Without seeing your config, everyone can only guess as to what your particular issue is, but here are a few things to try
a) add a src-nat (masquerade) rule to the WG interface on the client mikrotik
/ip firewall nat
add action=masquerade chain=srcnat comment=“default configuration” out-interface=wireguard1
b) MSS Clamp traffic going out the wireguard interface
/ip firewall mangle
add action=change-mss chain=forward comment=“Clamp MSS to PMTU for Outgoing packets” new-mss=clamp-to-pmtu out-interface=wireguard1 passthrough=no protocol=tcp tcp-flags=syn
most of the traffic packets are dropped due to overhead caused by wireguard headers.
here is the solution, assuming you are using default 1420 mtu for wireguard interface.
make sure to select your wireguard interface in out-interface
Hi guys, I have a tunnel made with wiregard, everything works, only I can’t create a NAT on a specific IP, I would like the router’s IP to when they connect to the router B the router B all on a specific IP on the net
Do you have a suggestion to give me?
Thank you
Yes provide a decent network diagram, to show what are the two or maybe more clients connecting to the server…
If any MT devices are involved, provide the config.
/export file=anynameyouwish ( minus router serial # and any public WANIP information keys etc…)

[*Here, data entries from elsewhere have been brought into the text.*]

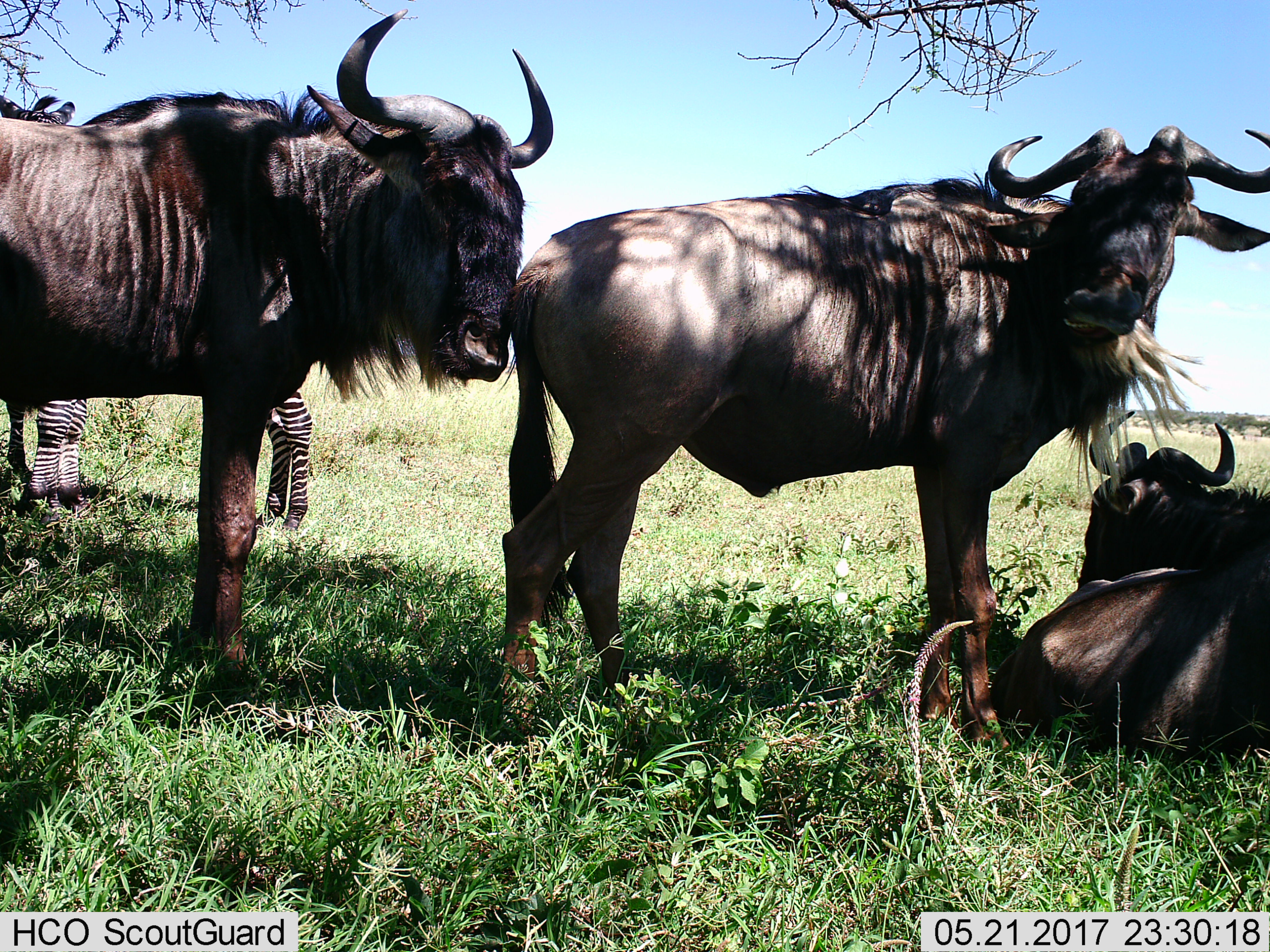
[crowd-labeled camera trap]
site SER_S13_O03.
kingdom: Animalia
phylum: Chordata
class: Mammalia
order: Artiodactyla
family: Bovidae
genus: Connochaetes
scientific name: Connochaetes taurinus taurinus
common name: blue wildebeest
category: wildebeestblue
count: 3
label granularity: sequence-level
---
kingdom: Animalia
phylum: Chordata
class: Mammalia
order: Perissodactyla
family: Equidae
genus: Equus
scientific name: Equus quagga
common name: plains zebra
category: zebraplains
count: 1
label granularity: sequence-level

Need context, no network diagram.
Is this device connecting as a client to another device and what is the other device or is this devices a server for initial connections from a client router and what is this other router??
( I also see another remote connection as well )
Dont have any clue what you are trying to accomplish with sourcenat rules for single IPs and then the entire local subnet out the wireguard tunnel.
As I said, where are they going ??? The traffic flows are too vague to work on.
I created a site to site tunnel and it works, only that I would like everyone who wants to connect the router B on router B addresses them only on an internal IP.
Sorry for my English,
So as seen from the scheme, I want addresses 192.168.2.10/11/12 to see only the computer 192.168.1.170, the rest of the Network 192.168.1.0/24 must not access.
Okay so you have two routers, both MT if so you need to post both not just one.
Also do you want users on both routers to initiate a tunnel ( put another way both routers can be both client and server for initial connection )
Assuming both have publicly accessible public IPs…
I did not put the public IPs since the connection works.
The current configuration is site to site, and are on 2 mikrotik rb750gr3.
The two networks 192.168.1.0/24 and 192.168.2.0/24 both parts work, only that the computers that they provoke from 192.168.2.10-12/24
They only have to see the server 192.168.1.170/24.
I tried to create a NAT but it does not work, while before with the OpenVPN it worked, I think it is due to the fact that Wireguard works on another OSI level.